Metadata-Version: 2.4
Name: weighted-levenshtein-rs
Version: 0.3.1
Classifier: Development Status :: 3 - Alpha
Classifier: Intended Audience :: Developers
Classifier: License :: OSI Approved :: MIT License
Classifier: Programming Language :: Rust
Classifier: Programming Language :: Python :: 3
Classifier: Programming Language :: Python :: 3.10
Classifier: Programming Language :: Python :: 3.11
Classifier: Programming Language :: Python :: 3.12
Classifier: Programming Language :: Python :: 3.13
Classifier: Topic :: Software Development :: Libraries :: Python Modules
Classifier: Topic :: Text Processing :: Linguistic
Requires-Dist: numpy>=1.21.1
License-File: LICENSE.txt
Summary: Library providing functions to calculate Levenshtein distance, Optimal String Alignment distance, and Damerau-Levenshtein distance, where the cost of each operation can be weighted by letter.
Keywords: Levenshtein,Damerau,weight,weighted,distance
Author-email: Vikram Saraph <vikram.saraph.22@gmail.com>
Maintainer-email: Vikram Saraph <vikram.saraph.22@gmail.com>
License: MIT
Requires-Python: >=3.10
Description-Content-Type: text/markdown; charset=UTF-8; variant=GFM
Project-URL: Homepage, https://github.com/vhxs/weighted-levenshtein-rs

# weighted-levenshtein-rs

## Use Cases

Most Levenshtein libraries assign a cost of 1 to every edit operation.
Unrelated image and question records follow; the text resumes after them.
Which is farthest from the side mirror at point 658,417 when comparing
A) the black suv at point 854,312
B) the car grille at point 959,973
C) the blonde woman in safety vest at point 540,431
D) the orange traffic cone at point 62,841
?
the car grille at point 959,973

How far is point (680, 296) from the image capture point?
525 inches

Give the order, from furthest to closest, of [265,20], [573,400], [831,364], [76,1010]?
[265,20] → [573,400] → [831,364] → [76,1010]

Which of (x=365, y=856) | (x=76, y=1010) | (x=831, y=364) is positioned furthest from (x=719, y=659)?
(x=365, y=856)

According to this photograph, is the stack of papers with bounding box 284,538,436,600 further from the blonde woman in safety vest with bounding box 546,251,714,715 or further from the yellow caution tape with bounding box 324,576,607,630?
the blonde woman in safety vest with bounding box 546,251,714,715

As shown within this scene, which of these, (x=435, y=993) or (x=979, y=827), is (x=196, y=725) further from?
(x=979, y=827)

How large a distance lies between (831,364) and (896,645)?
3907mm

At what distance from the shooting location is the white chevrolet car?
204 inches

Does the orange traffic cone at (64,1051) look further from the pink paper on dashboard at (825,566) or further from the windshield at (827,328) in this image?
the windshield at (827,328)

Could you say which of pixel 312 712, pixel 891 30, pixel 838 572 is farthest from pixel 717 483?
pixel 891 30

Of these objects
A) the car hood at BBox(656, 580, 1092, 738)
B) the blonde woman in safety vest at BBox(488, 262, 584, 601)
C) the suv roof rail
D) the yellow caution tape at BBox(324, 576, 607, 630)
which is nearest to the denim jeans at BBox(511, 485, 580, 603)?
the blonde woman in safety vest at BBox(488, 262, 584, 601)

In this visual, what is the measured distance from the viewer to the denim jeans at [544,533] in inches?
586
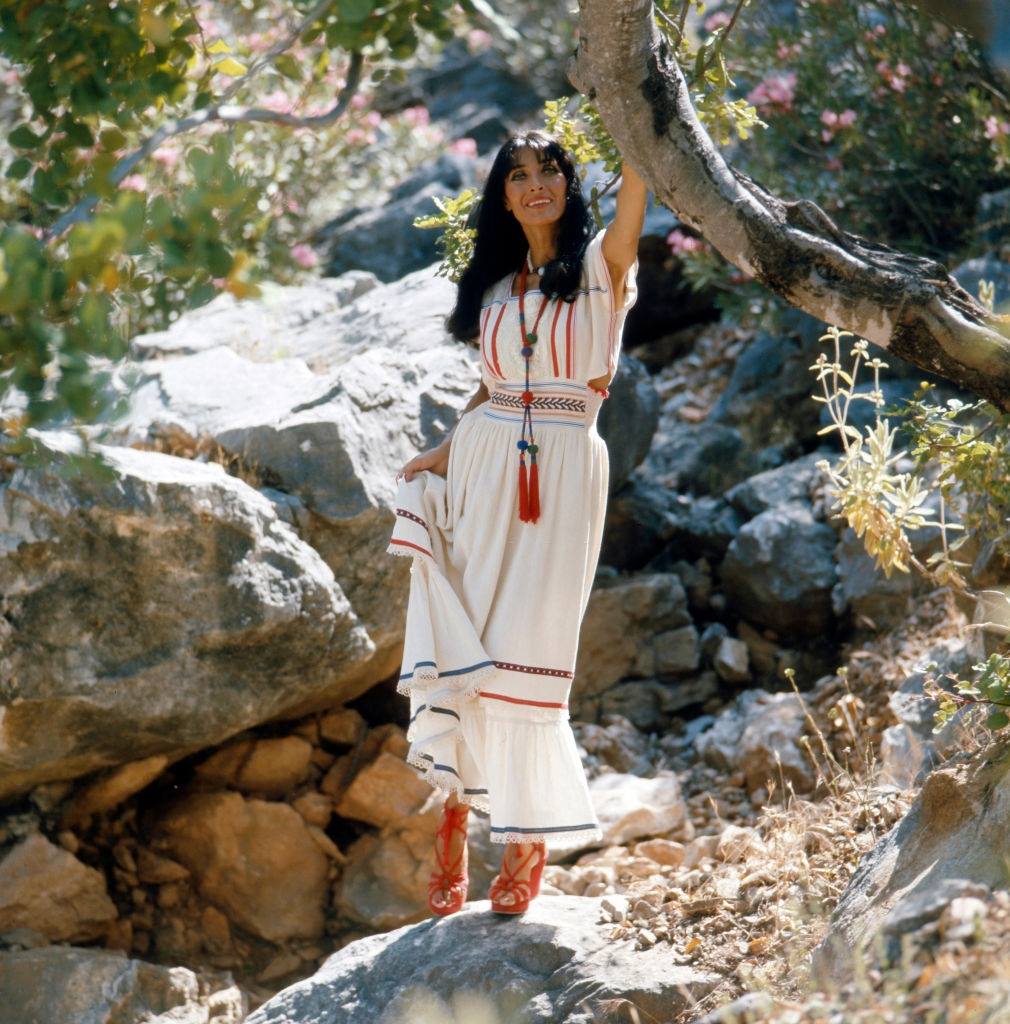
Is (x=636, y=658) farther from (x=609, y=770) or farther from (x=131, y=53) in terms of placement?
(x=131, y=53)

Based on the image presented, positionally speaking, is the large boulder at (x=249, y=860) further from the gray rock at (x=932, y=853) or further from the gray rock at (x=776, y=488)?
the gray rock at (x=776, y=488)

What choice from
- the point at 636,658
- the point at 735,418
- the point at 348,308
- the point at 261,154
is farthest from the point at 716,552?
the point at 261,154

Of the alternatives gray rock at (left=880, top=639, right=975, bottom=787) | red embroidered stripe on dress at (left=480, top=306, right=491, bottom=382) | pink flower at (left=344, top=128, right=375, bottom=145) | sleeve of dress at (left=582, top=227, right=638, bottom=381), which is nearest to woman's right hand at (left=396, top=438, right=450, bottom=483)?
red embroidered stripe on dress at (left=480, top=306, right=491, bottom=382)

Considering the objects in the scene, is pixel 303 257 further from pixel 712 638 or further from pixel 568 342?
pixel 568 342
This library lets you assign different costs to insertions, deletions, substitutions, and transpositions for any combination of characters. The core algorithms are implemented in Rust via [PyO3](https://pyo3.rs/) for performance.

For example, in OCR correction, substituting `0` for `O` should cost less than substituting `X` for `O`. In typo correction, substituting `X` for `Z` should cost less since they are adjacent on a QWERTY keyboard.

**Levenshtein** supports per-character insertion, deletion, and substitution costs.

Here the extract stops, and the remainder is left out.